Ahora bien, en culturas como la nuestra, dominadas por filosofías extranjeras y materialistas, se considera “infancia carenciada” solamente a los niños pobres de comida, de acceso a medicamentos y otros elementos del ámbito médico, de ropa y abrigo, en fin, de cosas. Sin desmerecer ni un ápice lo terrible de estas situaciones, consideraremos, sin embargo, a la carencia afectiva que hoy es un gran debe para muchos de nuestros niños. Ya iremos a ello.
La pobreza material no elegida sino impuesta por una sociedad en la que no existen planes lo suficientemente bien estructurados como para resolver el drama, sino meros (y ruidosamente fracasados) paliativos, crea una situación existencial de descontrol: un individuo que se sabe incapaz de alcanzar un plato de comida necesariamente percibe que lo domina una impotencia en extremo radical. Lo que deriva de esta impotencia naturalmente es la ira y el odio. Si las personas no encuentran cómo superarlo mediante la dignificación de sus vidas, es claro que necesitarán desahogarlo tanto en su entorno inmediato como en el afuera.
La delincuencia es cada día más violenta; hoy hay tiroteos callejeros en que más de una vez los niños han sido víctimas de balas “perdidas” que se cobran sus vidas, ancianos son golpeados sin piedad para obtener alguno de sus bienes incluso invadiendo su propiedad por la fuerza, y demás. La realidad de miles de adolescentes y jóvenes también es tristemente conocida: al haber entrado en el mundo de la droga, todos sus límites éticos se desdibujan; los apresan estados de consciencia alterados que los animalizan porque se vuelven crueles y bestiales.
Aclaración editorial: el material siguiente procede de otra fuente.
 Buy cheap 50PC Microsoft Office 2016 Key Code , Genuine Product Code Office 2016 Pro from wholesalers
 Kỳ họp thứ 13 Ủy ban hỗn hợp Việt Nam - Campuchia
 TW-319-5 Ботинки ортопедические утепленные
Ahora solo son depredadores. Todos conocemos estas realidades cuando no hemos sido víctimas de ellas.
Hay familias en que todos sus integrantes se hallan sumergidos; esto los vuelve muy vulnerables además de productores de conductas de violencia permanente intra y extrafamiliar, tal como estamos planteando.
Pero ¿qué pasa con las carencias emocionales en ámbitos sociales no perjudicados materialmente? La aceptación de este punto es mucho más resistida por el inconsciente colectivo porque toca a personas que se esfuerzan por ser y por mostrarse adaptadas, adecuadas, “normales”, buena gente. Y suelen serlo… o no. A veces sin darse cuenta, otras sabiendo lo que hacen y el daño que infligen entre las cuatro paredes de su casa. Los emergentes de esta clase de hogares suelen presentar otro estilo de delictividad, siendo el más común el de la sociopatía, popularmente conocidos como psicópatas, en general comisores de delitos “de guante blanco”, muy comúnmente estafas, o delitos perversos. No suelen ser fácilmente llevados ante la Justicia ni condenados porque en general su entorno victimizado, amordazado por la preocupación del “qué dirán”, es su mayor seguro para perseverar en la delincuencia elaborada.
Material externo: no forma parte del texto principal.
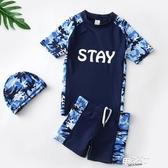 兒童泳衣 男童中大童男孩胖童學生青少年分體泳褲長袖套裝裝備防曬【快速出貨】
El delincuente “de guante blanco” va en pos del afecto del cual se le privó, y aquello que obtiene robando y estafando –por decir lo menos– representa el amor del que fue carenciado, ese amor que sacia, que no frustra y que no deja para siempre el ansia de encontrar un sustituto que brinde una satisfacción basada en “No me amaste lo necesario, pero ¡mira! Soy feliz igual”. Por cierto, que es algo falaz y apoyado en falsa escuadra, pero funcionalmente útil.
El ser humano no ha sido creado para delinquir, sino para que aprenda a dignificar su vida mediante obras de bien; sin embargo, se corrompe ante sistemas corruptos. La desafiante pregunta es: ¿ha dispuesto o dispone siempre del libre albedrío?